In their most recent publication, Fulde and colleagues suggested that a host-microbe regulatory circuit exists, acting as a gatekeeper influencing the establishment of bacteria in the intestine after birth. This checkpoint has to deal with the activation of a circuit regulated by epithelial toll-like receptor 5 (TLR5), myeloid differentiation primary response 88 (MYD88) and regenerating islet-derived protein 3 gamma (REG3γ). This was discovered after investigating the age-based expression of innate immune receptor molecules by intestinal epithelial cells in mice. The experiments showed TLR5 as the leading protein in the circuit whose presence led the establishment of a normal gut microbial composition by reducing the colonisation of flagellated bacteria - a configuration that was observed to persist life-long in the animals (at least 42 days).
The gene encoding TLR5 was seen to be highly expressed at an early stage. By series of (faecal) transplants, it was possible to find that the modulatory effects of TLR-5 were specific to the postnatal frame (around 21 days after birth, with a peak in the first two weeks of life). Pups or adult mice were unable to correct the altered microbiota even in presence of the TLR-5 gene. In addition, TLR5-deficient animals were found to have a phenotype characterised by a high food intake and body weight as well as differences in the pancreatic and liver tissue.
The findings indicate TLR5 as a key player in early colonisation. However, it is important to mention that a low expression of TLR5 during adulthood does not necessarily translate into the host being more vulnerable to pathogens.
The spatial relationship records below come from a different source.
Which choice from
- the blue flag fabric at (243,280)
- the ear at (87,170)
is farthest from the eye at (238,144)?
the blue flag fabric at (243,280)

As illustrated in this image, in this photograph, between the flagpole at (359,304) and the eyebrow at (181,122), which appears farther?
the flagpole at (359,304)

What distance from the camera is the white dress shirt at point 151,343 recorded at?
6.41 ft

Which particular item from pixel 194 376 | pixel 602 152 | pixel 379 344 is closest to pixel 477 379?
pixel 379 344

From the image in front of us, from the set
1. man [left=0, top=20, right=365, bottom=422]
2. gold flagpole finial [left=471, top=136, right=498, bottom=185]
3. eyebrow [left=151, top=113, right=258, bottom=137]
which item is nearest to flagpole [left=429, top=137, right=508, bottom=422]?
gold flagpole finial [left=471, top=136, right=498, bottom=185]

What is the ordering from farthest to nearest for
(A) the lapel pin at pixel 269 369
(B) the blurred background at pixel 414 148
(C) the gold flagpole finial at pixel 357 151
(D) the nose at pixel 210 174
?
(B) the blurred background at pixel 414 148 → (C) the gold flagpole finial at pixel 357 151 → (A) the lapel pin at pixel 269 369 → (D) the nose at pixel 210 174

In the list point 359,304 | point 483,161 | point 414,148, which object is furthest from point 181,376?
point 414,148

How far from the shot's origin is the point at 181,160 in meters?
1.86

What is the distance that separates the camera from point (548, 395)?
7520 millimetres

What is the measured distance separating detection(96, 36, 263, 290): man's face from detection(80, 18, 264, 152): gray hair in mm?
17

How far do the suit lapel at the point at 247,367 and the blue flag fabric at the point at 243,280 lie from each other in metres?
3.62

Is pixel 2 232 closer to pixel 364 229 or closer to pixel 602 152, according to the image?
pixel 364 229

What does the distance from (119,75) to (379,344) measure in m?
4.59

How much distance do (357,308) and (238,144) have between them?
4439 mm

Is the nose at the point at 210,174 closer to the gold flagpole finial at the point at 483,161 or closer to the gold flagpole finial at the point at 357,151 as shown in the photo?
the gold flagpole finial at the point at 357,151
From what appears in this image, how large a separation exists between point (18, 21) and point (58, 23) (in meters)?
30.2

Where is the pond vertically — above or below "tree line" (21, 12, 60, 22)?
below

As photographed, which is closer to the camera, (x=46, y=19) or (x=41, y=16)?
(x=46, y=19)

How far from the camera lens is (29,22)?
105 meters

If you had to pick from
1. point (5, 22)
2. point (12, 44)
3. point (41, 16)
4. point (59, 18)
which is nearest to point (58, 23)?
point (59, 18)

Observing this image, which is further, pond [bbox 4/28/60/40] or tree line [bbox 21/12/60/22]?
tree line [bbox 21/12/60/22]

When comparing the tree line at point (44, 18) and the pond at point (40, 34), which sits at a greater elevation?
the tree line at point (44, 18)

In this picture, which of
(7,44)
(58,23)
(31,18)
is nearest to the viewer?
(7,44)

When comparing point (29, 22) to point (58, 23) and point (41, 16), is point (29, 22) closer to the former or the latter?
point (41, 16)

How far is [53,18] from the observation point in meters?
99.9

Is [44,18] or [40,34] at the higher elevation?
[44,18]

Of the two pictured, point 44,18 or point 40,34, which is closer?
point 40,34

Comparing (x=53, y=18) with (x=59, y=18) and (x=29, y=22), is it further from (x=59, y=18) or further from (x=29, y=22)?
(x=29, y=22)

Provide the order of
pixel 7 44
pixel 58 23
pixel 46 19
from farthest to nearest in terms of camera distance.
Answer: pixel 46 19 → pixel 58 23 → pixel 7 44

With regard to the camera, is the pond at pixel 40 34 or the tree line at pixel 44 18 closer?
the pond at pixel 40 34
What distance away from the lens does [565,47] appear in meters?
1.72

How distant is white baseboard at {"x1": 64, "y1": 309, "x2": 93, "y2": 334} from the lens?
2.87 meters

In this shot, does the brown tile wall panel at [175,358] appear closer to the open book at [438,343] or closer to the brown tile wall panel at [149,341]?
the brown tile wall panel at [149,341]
It may actually have a beneficial effect by avoiding an upregulated inflammatory state at this later stage of life which has direct consequences on the homeostasis of the gut microbiota.
Concerning the adaptive immune system, in experiments using a faecal suspension or bacterial cocktail transplants, Martinez and colleagues observed that mice without Rag1 (recombination activating gene 1) had significantly lower diversity when compared to wild type animals. Moreover, when host genetics and diet were standardised, the order of microbes arrival was seen to have a priority effect that defined the ecological success in the assembly of the microbiota. In this set of studies, different strains isolated from adult mice were used to colonise the gut of young mice. The first microbes introduced showed their dominance in the arising ecosystem. These results were also confirmed when using a defined cocktail of bacteria. When compared with the effects from adaptive immunity experiments, the order by which the microbes were inoculated was seen to have a stronger colonisation impact.
Early life is considered by many researchers as a window of opportunity to steer the gut community in order to support host’s health. The findings from Fulde et al. and Martinez et al. highlight the potential relevance of order and timing during microbial colonisation of the gut. Furthermore, the shifting responses on the activation of receptors from the innate and adaptive immune systems are suggested to perform in an age-dependent way.